Core copyright violation moves ahead in The Intercept's lawsuit against OpenAI

Legal issues in this case

  • The only claim moving forward is under DMCA 17 U.S.C. §1202, about removing copyright management information (CMI) such as titles and bylines, not “core” infringement of training itself.
  • Commenters note §1202 can carry severe remedies: statutory damages per violation and even impoundment of equipment and destruction of infringing copies/models, though many doubt a court would go that far against a large company.
  • There is confusion/clarification around U.S. copyright:
    • Copyright arises automatically at creation.
    • Registration is required before suing for infringement and to access statutory damages and attorney’s fees.
    • The DMCA CMI claim avoids the registration requirement and has its own statutory damages.
  • Some see the CMI claim as a “proxy” to get courts to confront training on copyrighted material without having to win the broader fair‑use fight immediately.

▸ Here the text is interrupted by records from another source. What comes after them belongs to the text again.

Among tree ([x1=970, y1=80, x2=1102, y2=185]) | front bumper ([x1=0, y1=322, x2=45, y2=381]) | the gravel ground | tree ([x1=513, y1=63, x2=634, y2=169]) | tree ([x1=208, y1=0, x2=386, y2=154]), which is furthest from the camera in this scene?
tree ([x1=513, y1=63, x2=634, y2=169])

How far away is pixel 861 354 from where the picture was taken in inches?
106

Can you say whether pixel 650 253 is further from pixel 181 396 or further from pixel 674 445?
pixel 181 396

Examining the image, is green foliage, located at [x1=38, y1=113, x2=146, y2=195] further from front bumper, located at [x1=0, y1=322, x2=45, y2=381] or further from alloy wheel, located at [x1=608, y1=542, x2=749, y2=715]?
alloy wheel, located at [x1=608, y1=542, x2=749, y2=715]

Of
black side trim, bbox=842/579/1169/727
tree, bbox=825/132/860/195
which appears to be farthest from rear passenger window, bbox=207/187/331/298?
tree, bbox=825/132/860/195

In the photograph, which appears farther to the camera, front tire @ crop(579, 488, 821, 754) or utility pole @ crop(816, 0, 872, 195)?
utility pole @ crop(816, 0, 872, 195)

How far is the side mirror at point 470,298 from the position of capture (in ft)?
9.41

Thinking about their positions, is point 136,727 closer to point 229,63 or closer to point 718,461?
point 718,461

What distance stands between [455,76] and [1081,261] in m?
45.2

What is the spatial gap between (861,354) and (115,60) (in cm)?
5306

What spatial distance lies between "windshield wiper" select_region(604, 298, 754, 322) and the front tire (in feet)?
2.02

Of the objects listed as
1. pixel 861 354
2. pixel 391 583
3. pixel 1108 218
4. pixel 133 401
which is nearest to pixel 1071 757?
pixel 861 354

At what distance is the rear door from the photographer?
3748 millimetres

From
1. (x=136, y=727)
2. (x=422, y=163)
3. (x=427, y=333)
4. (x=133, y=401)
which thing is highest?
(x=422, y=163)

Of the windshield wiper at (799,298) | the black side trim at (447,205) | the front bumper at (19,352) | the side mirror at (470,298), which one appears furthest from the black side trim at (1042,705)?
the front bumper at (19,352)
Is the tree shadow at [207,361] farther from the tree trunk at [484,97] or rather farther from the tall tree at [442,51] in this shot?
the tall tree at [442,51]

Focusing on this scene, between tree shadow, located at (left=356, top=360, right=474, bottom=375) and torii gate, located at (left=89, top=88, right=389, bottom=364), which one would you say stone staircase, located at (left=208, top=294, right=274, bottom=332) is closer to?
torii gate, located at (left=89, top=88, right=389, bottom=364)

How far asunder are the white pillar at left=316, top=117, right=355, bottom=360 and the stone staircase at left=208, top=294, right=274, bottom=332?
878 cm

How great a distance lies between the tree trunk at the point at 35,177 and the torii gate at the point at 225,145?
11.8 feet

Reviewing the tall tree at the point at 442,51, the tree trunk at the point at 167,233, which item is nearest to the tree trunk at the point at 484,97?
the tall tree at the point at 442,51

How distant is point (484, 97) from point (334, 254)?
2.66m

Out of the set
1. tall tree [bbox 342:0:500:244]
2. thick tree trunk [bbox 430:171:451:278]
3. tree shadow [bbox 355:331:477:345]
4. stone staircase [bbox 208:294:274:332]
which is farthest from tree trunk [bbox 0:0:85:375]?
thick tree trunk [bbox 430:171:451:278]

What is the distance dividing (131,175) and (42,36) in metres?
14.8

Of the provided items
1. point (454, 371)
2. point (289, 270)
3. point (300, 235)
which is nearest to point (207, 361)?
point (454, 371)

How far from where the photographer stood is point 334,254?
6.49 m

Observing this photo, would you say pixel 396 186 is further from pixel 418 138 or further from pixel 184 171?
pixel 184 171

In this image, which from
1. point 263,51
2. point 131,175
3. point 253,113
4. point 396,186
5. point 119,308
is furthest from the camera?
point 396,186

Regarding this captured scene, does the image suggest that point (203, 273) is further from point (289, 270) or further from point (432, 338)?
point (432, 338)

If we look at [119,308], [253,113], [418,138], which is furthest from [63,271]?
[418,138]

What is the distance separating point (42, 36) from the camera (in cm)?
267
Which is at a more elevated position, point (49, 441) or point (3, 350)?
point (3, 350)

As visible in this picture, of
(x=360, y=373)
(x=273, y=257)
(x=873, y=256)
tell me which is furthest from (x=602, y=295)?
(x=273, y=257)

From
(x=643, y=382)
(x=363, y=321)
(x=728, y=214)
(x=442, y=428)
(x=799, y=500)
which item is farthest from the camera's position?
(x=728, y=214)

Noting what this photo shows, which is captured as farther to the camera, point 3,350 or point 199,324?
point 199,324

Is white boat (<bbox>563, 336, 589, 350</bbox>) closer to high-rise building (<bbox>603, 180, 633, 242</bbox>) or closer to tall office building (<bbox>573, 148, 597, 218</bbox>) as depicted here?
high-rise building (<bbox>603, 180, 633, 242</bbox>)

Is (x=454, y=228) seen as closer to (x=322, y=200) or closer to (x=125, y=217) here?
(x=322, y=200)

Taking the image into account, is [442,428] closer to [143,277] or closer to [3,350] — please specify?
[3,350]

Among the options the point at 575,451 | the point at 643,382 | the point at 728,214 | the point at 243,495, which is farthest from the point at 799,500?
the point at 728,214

Training on copyrighted data vs fair use

  • One camp: training is akin to human learning; models transform huge corpora into non‑literal, probabilistic representations, so training should be legal, with infringement only when outputs closely reproduce protected works.
  • Opposing camp: copying works into training sets is itself unauthorized reproduction; model weights may be compressed copies; verbatim or near‑verbatim regurgitation and derivative outputs should trigger liability.
  • Analogies invoked: Google Books, Google Translate, Internet Archive, sampling in music, and clean‑room reverse engineering. Disagreement over whether these support or undermine OpenAI’s position.
  • Some argue stripping metadata looks like intent to hide infringement; others suspect it was a neutral preprocessing choice.

Ethical and economic arguments

  • Many see OpenAI’s scraping as exploitative: creators are uncompensated, attribution is stripped, and the resulting models are proprietary.
  • Others stress user benefits (productivity, education, accessibility) and fear over‑broad copyright enforcement could “neuter” models.
  • There’s a strong split between “information should be free” / hacker‑ethic views and those emphasizing creators’ moral rights, livelihoods, and incentives to produce high‑quality work.
  • Concern that if AI makes journalism and other creative work less viable, overall content quality and investigative reporting may decline.

Competition, geopolitics, and reform ideas

  • Some worry stricter U.S. rules will let China or other jurisdictions race ahead by training on everything; others reply that legality and ethics should not be sacrificed to geopolitical fears.
  • Suggestions include: models trained only on public‑domain/licensed data (as with some stock‑image AIs), compulsory licensing schemes or revenue taxes to fund creators, much shorter copyright terms, or even abolishing copyright entirely.
  • Several predict OpenAI will keep settling cases to avoid precedent; others argue at some point a definitive test case is inevitable.